É da conjugação dessas perspectivas e de uma análise cuidada sobre o futuro das farmácias em Portugal e, sobretudo, nos Açores, que Berto Cabral vai liderando o trabalho no espaço da Praça Francisco Ornelas da Câmara, atento às particularidades da cidade onde vive, mas também às mudanças que se adivinham no mundo farmacêutico.
«O mais importante é garantirmos a adesão das pessoas à terapêutica. Por outro lado, temos de olhar para a sustentabilidade das farmácias, porque não me parece que se queira que elas fechem e, com isso, se mantenham os problemas, até porque a acessibilidade ao medicamento ficaria condicionada. É importante garantir que as pessoas têm a sua medicação e que as farmácias conseguem sobreviver. O caminho vai passar pelo incremento da oferta de serviços. Hoje, até o próprio espaço das farmácias está diferente: as áreas são maiores, quase todas têm um gabinete para receber o utente... Tudo isso decorre exactamente da necessidade de oferecer outros serviços às pessoas para, por um lado, fidelizar, e por outro, diminuir a dependência do medicamento.
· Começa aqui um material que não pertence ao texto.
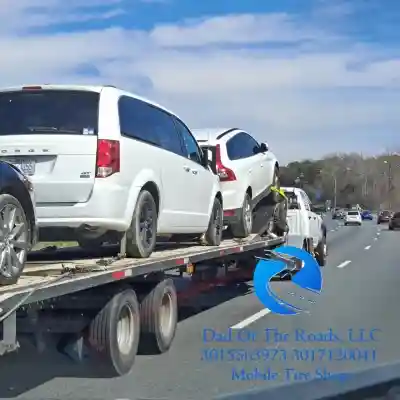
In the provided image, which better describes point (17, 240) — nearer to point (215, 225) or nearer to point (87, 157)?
point (87, 157)

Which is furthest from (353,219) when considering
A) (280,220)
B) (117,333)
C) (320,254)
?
(117,333)

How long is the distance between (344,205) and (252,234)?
13048 cm

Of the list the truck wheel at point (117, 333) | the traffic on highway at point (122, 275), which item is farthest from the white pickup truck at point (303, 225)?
the truck wheel at point (117, 333)

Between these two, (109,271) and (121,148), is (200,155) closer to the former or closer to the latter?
(121,148)

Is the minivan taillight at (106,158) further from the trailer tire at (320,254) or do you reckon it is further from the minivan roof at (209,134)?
the trailer tire at (320,254)

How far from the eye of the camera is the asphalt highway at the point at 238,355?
20.8ft

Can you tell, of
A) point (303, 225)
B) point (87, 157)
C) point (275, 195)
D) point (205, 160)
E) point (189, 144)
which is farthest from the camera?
point (303, 225)

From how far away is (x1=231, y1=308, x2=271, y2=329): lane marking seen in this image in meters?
9.53

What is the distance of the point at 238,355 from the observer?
7.80 meters

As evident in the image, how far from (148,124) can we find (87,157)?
1.36 metres

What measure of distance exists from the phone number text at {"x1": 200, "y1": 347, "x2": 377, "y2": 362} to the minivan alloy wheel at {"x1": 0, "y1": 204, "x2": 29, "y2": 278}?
8.67 feet

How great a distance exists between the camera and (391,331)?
935cm

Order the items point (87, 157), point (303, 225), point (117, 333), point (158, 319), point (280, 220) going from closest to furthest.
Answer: point (117, 333)
point (87, 157)
point (158, 319)
point (280, 220)
point (303, 225)

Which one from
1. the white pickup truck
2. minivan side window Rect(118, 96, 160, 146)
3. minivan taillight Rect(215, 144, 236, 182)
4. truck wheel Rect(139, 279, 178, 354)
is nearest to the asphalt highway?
truck wheel Rect(139, 279, 178, 354)
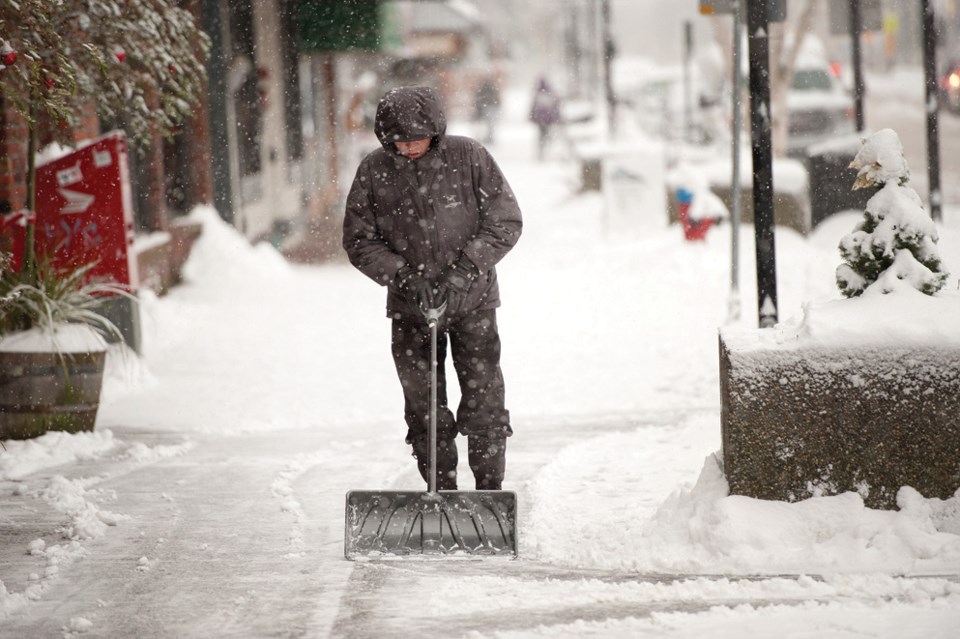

A farmácia tem de continuar a afirmar-se como um espaço de saúde, um espaço de prestação de cuidados de saúde», considera.
É por isso que, na Farmácia Cabral, para além da dispensa de medicamentos, se faz testes bioquímicos, de colesterol, de triglicéridos e de glicémia, consultas de nutrição e venda de suplementos alimentares. A farmácia mudou, é certo – adaptou-se às exigências da maioria dos clientes. Não de todos, necessariamente. A Evaristo Teixeira, por exemplo, basta-lhe que a farmácia se mantenha no mesmo lugar daquela cidade açoriana em mudança, de portas abertas, de sorriso pronto a receber a sua boa-disposição e as suas histórias sobre as caminhadas matinais.